Vollkommen berechtigte Kritik – etwa vom Bundesverband Digitalpublisher und Zeitungsverleger (BDZV) – erfährt die Tatsache, dass Onlineplattformen nicht nur zur Sperrung von rechtswidrigen Medieninhalten verpflichtet sind, sondern sie auch sachlich richtige Veröffentlichungen ausschließen können – und dies beispielsweise via AGB. Auch das Verschweigen korrekter Inhalte ist Desinformation in Reinkultur und darf keine Legitimation auf vertraglicher Ebene erreichen. Mit dem Digital Markets Act (DMA) besinnt sich die Europäische Union auf Basiselemente der freien Marktwirtschaft. Auch in dieser Hinsicht hat das Agieren im digitalen Umfeld Geschäftspraktiken gefördert, die eines Korrektivs bedürfen. Die Beherrschung des Marktes durch Oligopole und Monopole einfach zuzulassen und hinzunehmen, hätte zerstörende Wirkung entfaltet. Konsumenten in der EU leben und lieben die Vielfalt des Angebotes und die Möglichkeit, zwischen verschiedenen auswählen zu können oder zu kombinieren. Insofern ist es folgerichtig, wenn kleinere Plattformen von den Großen der Branche verlangen können, dass sie Nutzern den Austausch von Nachrichten, Sprachnachrichten oder Dateien über Messaging- Applikationen ermöglichen.
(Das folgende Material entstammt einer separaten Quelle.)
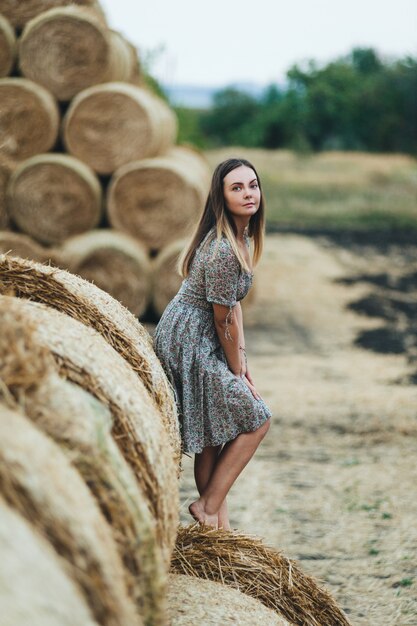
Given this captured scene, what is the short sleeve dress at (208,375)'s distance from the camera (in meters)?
3.51

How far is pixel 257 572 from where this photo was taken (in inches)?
133

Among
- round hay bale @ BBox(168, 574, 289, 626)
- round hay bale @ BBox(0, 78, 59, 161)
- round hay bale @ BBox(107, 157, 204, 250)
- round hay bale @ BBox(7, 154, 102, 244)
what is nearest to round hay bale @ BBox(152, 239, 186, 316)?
round hay bale @ BBox(107, 157, 204, 250)

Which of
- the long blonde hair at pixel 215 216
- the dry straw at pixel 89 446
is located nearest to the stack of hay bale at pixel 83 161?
the long blonde hair at pixel 215 216

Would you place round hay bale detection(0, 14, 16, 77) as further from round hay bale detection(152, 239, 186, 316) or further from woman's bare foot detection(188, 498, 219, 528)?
woman's bare foot detection(188, 498, 219, 528)

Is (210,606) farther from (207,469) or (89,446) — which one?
(89,446)

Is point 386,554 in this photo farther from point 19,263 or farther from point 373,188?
point 373,188

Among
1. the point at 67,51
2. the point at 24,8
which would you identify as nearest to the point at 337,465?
the point at 67,51

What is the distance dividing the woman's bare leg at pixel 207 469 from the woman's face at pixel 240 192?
959 mm

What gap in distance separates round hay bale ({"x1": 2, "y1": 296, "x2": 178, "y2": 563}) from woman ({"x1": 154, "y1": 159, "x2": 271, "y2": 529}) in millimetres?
741

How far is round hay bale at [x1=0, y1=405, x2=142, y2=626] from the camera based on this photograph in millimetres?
1882

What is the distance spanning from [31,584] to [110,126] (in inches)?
265

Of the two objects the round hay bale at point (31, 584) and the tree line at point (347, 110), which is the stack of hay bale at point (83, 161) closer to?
the round hay bale at point (31, 584)

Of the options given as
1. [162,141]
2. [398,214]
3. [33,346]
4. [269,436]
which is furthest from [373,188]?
[33,346]

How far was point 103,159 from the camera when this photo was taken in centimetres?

Konsequent ist, dass Dienstleister nicht mehr eigene Dienste oder Produkte in bevorzugter Form bewerben und Nutzer vorinstallierte Apps und Software problemlos deinstallieren können. Von entscheidender Bedeutung ist jetzt, dass die einzelnen Mitgliedstaaten zügig DSA und DMA umsetzen und dass diese Umsetzung einheitlich erfolgt. Ansonsten führt der eingeschlagene Weg ins Leere. Und jedes Land muss sich um den Aufbau behördlicher Strukturen kümmern. Nicht, dass es am Ende sinnvolle Gesetze gibt, die aber in der Praxis gar nicht umgesetzt werden können.

Ihr Alexander Pradka
Leitender Redakteur
alexander.pradka@diruj.de

Beitrag von Alexander Pradka

Dies könnte Sie auch interessieren

uva
Schiedsgerichtsbarkeit stärken
Bundesregierung und Gesetzgeber haben es nicht leicht und werden für ihre Vorhaben und Gesetze oft kritisiert. Häufig auch zurecht, Regelungen sind oft...
Es wird Zeit für das neue Arbeitszeitgesetz
Seit Mitte April des vergangenen Jahres liegt der Referentenentwurf des Bundesministeriums für Arbeit und Soziales (BAMS) zur Änderung des Arbeitszeitgesetzes...
Hehre Ziele und handfeste monetäre Vorteile
Ohne Gesetz geht es nicht. Klima- und Umweltschutz lassen sich mit Freiwilligkeit und Lippenbekenntnissen nicht realisieren. Deshalb ist das von der EU...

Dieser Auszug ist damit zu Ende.